The RT-XSG toolbox incorporates features to communicate at very high speeds with an RT-LAB model running in real-time.

The same architecture has been maintained for simulation using the HYPERSIM platforms. The bitstreams generated from RT-XSG can thus be used either in RT-LAB or HYPERSIM simulations. 

Introduction to the RT-XSG Hardware I/O Interfaces

A general data processing block diagram is illustrated in the following figure. The role of the RT-XSG toolbox is to provide the user with all the facilities necessary to feed the custom processing block with appropriate data, and to send the generated outputs to an appropriate target. In the following figure, these roles are symbolized by the two bold arrows.

The Input and Output can be implemented as needed by the application.

As examples, consider the four following cases:

• Direct input and monitoring devices, as external signal generators and oscilloscopes, respectively;
• In a hardware-in-the-loop simulation, outputs are used outside the box to generate the inputs directly by the hardware under test;
• In an FPGA-accelerated simulation, as when RT-XSG is used in conjunction with RT-LAB, the Custom processing block is used to offload part of the processing from the software processor onto the FPGA board. In this case, inputs come from the processor, and the outputs loop back to the same software model;
• Any combination of the above.

The type of input/output channel configuration is application-specific. Nevertheless, the maximum channel count is platform-dependent and is indicated in the documentation of the hardware platform selected.

RT-XSG FPGA Model Creation Paradigm

In the above figure, the Custom Processing block is designed by the user. It is often referred to as the User model.

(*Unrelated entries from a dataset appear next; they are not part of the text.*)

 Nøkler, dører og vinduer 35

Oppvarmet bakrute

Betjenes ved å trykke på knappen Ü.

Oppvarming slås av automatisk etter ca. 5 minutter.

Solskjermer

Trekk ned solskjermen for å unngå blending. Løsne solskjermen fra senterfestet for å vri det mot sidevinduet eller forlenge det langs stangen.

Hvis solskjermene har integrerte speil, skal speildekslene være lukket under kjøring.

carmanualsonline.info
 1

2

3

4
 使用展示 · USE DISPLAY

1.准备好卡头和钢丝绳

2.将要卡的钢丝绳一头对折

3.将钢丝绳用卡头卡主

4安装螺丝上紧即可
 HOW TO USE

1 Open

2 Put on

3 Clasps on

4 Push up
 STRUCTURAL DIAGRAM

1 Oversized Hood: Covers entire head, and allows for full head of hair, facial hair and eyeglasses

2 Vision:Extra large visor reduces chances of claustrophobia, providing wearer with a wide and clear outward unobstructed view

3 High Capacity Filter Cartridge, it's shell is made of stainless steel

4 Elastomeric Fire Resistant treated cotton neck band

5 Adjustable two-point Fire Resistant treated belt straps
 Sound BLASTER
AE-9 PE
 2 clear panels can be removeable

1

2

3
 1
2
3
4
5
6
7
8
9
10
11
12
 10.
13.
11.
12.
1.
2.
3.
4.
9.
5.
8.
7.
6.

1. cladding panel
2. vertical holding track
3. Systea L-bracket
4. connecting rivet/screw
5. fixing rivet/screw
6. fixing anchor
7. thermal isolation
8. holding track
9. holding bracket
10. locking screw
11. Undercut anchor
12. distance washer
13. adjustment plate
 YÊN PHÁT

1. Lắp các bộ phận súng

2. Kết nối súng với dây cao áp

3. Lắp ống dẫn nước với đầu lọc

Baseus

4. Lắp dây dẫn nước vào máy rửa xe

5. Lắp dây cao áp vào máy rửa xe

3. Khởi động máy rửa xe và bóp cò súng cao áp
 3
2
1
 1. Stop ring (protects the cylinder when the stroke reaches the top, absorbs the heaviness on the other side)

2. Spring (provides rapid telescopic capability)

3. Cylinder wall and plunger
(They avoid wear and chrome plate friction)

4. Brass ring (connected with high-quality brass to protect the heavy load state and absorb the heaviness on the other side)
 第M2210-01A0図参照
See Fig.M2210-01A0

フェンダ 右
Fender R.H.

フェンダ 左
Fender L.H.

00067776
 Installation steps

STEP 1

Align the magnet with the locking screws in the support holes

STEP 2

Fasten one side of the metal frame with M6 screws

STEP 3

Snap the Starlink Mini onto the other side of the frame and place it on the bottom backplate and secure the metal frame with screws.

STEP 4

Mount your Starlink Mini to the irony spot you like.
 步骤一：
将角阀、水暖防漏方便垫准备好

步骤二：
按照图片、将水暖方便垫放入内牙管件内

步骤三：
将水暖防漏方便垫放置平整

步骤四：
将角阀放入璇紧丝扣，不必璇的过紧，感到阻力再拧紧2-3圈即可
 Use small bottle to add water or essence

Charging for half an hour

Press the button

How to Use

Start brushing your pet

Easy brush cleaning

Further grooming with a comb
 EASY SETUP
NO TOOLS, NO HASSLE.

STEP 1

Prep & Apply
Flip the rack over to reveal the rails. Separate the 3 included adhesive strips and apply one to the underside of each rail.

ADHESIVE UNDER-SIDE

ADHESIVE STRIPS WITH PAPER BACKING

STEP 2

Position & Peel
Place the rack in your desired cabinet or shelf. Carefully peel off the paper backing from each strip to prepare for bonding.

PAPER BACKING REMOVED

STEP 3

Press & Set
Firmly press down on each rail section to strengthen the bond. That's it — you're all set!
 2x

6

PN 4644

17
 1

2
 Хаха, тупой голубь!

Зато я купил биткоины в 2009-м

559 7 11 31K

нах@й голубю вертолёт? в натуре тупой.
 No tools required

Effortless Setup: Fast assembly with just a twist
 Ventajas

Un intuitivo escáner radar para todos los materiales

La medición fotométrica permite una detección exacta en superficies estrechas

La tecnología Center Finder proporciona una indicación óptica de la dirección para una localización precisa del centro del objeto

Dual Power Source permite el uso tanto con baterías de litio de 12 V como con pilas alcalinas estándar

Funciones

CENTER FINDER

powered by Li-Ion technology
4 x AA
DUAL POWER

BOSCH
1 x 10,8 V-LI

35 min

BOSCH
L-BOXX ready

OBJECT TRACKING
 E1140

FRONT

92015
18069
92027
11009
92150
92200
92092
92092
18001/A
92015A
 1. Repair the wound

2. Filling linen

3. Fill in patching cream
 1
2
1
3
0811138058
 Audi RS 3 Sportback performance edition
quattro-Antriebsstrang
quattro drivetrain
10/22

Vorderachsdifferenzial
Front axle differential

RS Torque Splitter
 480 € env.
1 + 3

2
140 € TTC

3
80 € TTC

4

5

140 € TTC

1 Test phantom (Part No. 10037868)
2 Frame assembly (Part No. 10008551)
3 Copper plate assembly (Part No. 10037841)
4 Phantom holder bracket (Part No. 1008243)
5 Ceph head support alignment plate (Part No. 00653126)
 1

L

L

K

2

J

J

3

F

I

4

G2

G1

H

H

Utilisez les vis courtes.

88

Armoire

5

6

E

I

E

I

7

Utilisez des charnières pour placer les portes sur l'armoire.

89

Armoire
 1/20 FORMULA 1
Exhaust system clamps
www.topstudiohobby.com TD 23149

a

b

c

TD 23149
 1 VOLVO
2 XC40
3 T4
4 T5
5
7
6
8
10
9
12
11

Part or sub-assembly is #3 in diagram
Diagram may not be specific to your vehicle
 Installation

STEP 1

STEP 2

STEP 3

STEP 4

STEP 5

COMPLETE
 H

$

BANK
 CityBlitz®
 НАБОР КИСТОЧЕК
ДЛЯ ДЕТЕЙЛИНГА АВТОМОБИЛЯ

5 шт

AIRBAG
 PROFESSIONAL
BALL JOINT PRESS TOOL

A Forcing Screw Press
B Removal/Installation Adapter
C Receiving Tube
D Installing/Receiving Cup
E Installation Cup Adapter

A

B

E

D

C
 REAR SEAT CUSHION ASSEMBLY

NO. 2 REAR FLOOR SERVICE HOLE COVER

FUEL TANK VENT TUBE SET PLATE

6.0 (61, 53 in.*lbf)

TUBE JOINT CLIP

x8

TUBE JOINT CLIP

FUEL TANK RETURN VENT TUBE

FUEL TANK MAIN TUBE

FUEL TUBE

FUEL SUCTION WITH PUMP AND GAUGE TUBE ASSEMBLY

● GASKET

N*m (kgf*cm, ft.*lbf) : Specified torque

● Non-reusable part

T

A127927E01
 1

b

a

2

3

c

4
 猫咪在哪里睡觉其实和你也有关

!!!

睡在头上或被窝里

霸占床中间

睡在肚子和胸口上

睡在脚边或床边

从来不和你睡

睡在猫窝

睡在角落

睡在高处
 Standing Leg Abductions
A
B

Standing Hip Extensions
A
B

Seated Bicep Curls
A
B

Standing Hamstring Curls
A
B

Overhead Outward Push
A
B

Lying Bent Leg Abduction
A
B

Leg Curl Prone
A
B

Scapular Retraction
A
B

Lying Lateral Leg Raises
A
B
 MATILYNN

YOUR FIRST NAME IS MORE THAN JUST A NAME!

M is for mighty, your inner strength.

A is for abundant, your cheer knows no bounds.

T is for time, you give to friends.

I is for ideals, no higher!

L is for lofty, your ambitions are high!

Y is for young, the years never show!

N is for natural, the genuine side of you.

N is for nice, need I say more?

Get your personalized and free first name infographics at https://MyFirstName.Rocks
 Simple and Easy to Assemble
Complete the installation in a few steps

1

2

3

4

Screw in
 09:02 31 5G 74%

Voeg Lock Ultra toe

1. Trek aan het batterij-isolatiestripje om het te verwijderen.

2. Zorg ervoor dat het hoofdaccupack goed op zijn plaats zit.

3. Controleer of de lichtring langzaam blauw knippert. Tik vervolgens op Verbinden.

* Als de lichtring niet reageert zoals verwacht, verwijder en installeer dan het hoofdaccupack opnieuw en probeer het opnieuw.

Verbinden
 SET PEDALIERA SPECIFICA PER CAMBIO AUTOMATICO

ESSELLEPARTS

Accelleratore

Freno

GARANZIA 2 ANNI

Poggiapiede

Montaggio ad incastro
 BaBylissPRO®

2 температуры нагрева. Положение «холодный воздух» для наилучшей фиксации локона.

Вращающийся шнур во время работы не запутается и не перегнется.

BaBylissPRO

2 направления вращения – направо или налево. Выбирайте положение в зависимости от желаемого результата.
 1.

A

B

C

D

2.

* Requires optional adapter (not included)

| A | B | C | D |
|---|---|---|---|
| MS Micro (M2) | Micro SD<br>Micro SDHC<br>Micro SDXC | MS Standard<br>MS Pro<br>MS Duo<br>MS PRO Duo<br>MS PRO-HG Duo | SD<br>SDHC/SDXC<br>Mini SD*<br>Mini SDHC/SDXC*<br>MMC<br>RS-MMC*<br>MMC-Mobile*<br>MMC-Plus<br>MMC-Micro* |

For simplicity purposes, some structural and technical features are transparent from the user when working with the RT-XSG toolbox. Specifically, the User model signals are attached to a base configuration, which is the top-level hierarchical entity of the reprogrammable device and is invisible to the user.

The base configuration serves as an interface from the user model to the outside world (i.e. the components and ports on the target platform outside the programmable device). It manages the signal routing and I/O configuration compatibility with the user model and high-speed bidirectional communication with the real-time model.

The RT-XSG toolbox provides a series of block libraries that give access to a variety of analog and digital I/O interfaces, along with blocks that enable the transfer of digital signals to and from an RT-LAB simulation model in real-time. The toolbox facilitates interface management so that the user can concentrate on the algorithmic processing part of the design.